The purpose of clinical trials is to repair damaged articular cartilage. Without undergoing such a major operation as joint replacement, the application of stem cells is expected to replace traditional medical treatment and achieve the goal of radical cure. According to current clinical trials, except for CARTISTEM, which uses commercial hUCB-MSCs40, all other clinical trials use autologous stem cells. The entire process includes collection, in vitro expansion, and intra-articular injection41. Subjective clinical scores, imaging evidence, and histological evaluation are currently the most important evaluation methods. The effectiveness, feasibility and safety of the concept of using mesenchymal stem cells in cartilage repair have been verified (Table 5). However, there are still some issues that need to be resolved. First, the most suitable cell source needs further exploration. Except for CARTISTEM, all other clinical trials use autologous stem cells, and the most commonly used type is BM-MSCs. The horizontal comparison of different types of cells is still missing. Second, it is unclear whether MSCs mainly differentiate into chondrocytes directly or more through paracrine forms to promote cartilage formation. Third, the optimal therapeutic course and dose need to be further explored. NCT01207661 indicated that the effect of a single injection was improved in the first 12 months and decreased from the 12th month42. NCT01873625 also explored the number of cells per injection and provided a reference value of 40 million43. However, the best course of treatment and therapeutic dose need more exploration. In addition, current clinical trials are mainly short-term follow-ups, typically only 24 months or less. Long-term efficacy and safety evaluations need further verification.
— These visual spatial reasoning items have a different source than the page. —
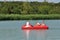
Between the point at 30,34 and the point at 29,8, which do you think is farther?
the point at 29,8

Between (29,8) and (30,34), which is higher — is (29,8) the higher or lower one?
the higher one

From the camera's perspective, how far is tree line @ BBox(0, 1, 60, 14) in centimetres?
3328

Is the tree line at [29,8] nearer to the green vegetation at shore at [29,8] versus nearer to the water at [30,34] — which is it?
the green vegetation at shore at [29,8]

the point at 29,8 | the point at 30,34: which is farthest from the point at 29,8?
the point at 30,34

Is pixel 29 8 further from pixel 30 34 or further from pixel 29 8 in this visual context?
pixel 30 34

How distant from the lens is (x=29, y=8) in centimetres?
3372

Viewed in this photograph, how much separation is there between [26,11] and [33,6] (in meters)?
1.50

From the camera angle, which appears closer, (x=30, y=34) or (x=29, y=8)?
(x=30, y=34)

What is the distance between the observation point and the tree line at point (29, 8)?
109 ft

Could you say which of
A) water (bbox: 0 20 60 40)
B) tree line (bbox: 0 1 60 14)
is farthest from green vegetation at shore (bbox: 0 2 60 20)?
water (bbox: 0 20 60 40)

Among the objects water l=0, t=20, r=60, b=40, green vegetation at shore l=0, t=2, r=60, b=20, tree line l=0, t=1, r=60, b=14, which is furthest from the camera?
tree line l=0, t=1, r=60, b=14

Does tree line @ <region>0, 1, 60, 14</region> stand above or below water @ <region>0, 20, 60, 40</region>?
above

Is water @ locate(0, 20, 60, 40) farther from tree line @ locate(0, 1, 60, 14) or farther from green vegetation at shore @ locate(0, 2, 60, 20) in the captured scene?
tree line @ locate(0, 1, 60, 14)

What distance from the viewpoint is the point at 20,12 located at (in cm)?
3350
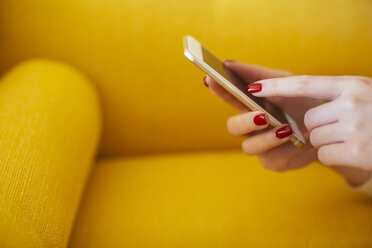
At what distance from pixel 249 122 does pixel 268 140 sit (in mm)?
50

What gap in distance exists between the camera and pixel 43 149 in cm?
50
This study investigated publications on stem cells for cartilage regeneration extracted from the Web of Science database and discussed hot issues in this comprehensive and objective field. However, limitations are inevitable. First, we only enrolled publications in the language of English, which may miss some important non-English studies in this field. In addition, although keywords can reflect the subject of the article to a certain extent, the preference of different authors when using keywords and the shortness of keywords will lead to bias in trend analysis.